# Shepherds By Design



## Steelhead (Nov 24, 2011)

This breeder seems to come highly recommended. Anyone have any feedback. Looking for working line but nothing on the high drive or shark side. I imagine a good breeder can pick a low drive puppy. I do like the all blacks and dark sables.

Thank you!


----------



## Ace952 (Aug 5, 2010)

I believe they are members on this messageboard


----------



## ShenzisMom (Apr 27, 2010)

Yup! His name here is Narysdad 

Contact the following members, I think they have pups from this breeder 
Dainerra 
LaRen616


----------



## Dainerra (Nov 14, 2003)

yup, I have a pup from them.  He will be 1 on Dec 12.

Here is a pic taken of him in Oct









He has 2 legs toward his Rally novice title. I'm not an active "conformation" person, but we are going to do the local kennel club show in April. He's gotten very good feed back from other club members, so I expect him to do well.

He's a drivey little guy and super smart. If only I could get him to use his brain for good instead of evil!


----------



## Jax08 (Feb 13, 2009)

Jaggirl has one from him also.


----------



## LaRen616 (Mar 4, 2010)

Yes, I have a puppy from Chuck. 

Malice is exactly what I was looking for, she is the perfect puppy for me. She is a great puppy, very happy, friendly, confident, curious, clever, loves everyone and she was never a land shark. :wub:


----------



## KZoppa (Aug 14, 2010)

Chuck is a nice guy. I enjoy talking to him. I am actually hoping to get a pup from him either next year or 2013.


----------



## Steelhead (Nov 24, 2011)

Thanks for the replies. My husband was on the site asking for info on breeders. But he has mentioned he wants to do schutzhund with the dog but I am not comfortable with with him doing any of the bitework since we have small kids and alot of their friends over all the time. I just dont want the dog to have any inclination of biting people in his head! I just want to replace the GS we had!

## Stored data
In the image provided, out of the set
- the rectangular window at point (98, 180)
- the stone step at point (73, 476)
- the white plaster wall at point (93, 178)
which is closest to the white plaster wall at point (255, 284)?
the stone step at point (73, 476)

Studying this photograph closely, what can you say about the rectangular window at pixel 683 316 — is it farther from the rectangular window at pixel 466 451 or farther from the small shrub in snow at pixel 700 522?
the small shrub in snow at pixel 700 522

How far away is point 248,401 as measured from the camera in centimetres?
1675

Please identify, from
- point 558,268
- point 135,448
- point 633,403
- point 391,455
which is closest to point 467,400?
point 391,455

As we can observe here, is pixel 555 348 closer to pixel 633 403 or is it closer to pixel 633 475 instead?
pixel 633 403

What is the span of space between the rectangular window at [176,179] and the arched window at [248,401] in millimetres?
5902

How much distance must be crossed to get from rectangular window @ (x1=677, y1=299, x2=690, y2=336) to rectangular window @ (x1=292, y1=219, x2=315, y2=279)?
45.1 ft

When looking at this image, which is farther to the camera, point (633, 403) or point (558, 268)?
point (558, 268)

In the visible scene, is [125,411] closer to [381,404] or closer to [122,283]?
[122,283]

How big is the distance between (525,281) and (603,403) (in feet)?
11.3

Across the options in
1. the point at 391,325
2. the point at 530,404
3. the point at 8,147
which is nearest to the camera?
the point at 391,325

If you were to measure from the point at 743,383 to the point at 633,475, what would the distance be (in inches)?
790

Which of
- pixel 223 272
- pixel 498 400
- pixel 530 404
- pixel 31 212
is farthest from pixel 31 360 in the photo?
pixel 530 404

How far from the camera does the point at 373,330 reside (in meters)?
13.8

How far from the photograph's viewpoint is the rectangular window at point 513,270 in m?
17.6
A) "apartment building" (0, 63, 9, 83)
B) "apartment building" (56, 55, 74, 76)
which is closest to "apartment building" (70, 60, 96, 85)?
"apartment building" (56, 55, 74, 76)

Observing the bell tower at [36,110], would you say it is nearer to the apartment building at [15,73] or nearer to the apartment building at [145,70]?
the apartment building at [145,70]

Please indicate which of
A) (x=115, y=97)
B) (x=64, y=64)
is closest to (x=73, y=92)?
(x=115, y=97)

## What this exercise asks
1. In the forum thread about Shepherds By Design, why is Steelhead uncomfortable with the husband doing bitework with the dog? Answer in one to three sentences.
2. Summarize the forum thread about Shepherds By Design in two sentences.
3. Extend the forum thread about Shepherds By Design with a reply that follows Steelhead's last post.

## Results for each task
1. Steelhead has small kids who often have many friends over. Steelhead doesn't want the dog to have any inclination to bite people.

2. A poster asks for feedback on the breeder Shepherds By Design, looking for a working-line puppy that isn't high drive. Members reply that they have or hope to get pups from the breeder and describe them well, and the original poster explains that bitework feels uncomfortable because the family has small kids.

3.
Anyway, I had my husband set up an account for me because I want to be involved in picking this dog and i dont want a land shark! He thinks he is funny with my name steelhead because he says I have a hard head. He also has been posting in my account and answering my PMs! I need to figure out how to change the password! I am not real computer savy.

Angela


----------



## onyx'girl (May 18, 2007)

Angela, a dog who trains in ScH is usually more stable than a dog with no training. The obedience is very important, the bitework is just a part of that, and good training will not have the dog bite if they cannot be obedient. 
You may want to visit a couple few clubs with your husband and meet the people and dogs so you can see they are well adjusted and not a threat. Most of us that train in the sport have dogs that are our family companions and are very safe around children and guests that come into our homes. 
The dogs I have that aren't training in the sport are the ones I have to manage around others, because their temperaments aren't cut out for SchH and they are unpredictable around strangers.


----------



## Steelhead (Nov 24, 2011)

onyx'girl said:


> Angela, a dog who trains in ScH is usually more stable than a dog with no training. The obedience is very important, the bitework is just a part of that, and good training will not have the dog bite if they cannot be obedient.
> You may want to visit a couple few clubs with your husband and meet the people and dogs so you can see they are well adjusted and not a threat. Most of us that train in the sport have dogs that are our family companions and are very safe around children and guests that come into our homes.
> The dogs I have that aren't training in the sport are the ones I have to manage around others, because their temperaments aren't cut out for SchH and they are unpredictable around strangers.


Hi Jane - I understand what you are saying and have gone to a few schutzhund club training events and I agree the dogs are stable and I encourage him to do tracking and obedience but I am having a hard time with the bitework. In talking to some trainers if you plan to do schutzhund you cant discourage biting or mouthing people in the dog as a puppy. Also, my husband is not an experienced schutzhund trainer and I dont want HIM making a mistake in training or not doing it right and having that lead to a biting dog.

Angela


----------



## onyx'girl (May 18, 2007)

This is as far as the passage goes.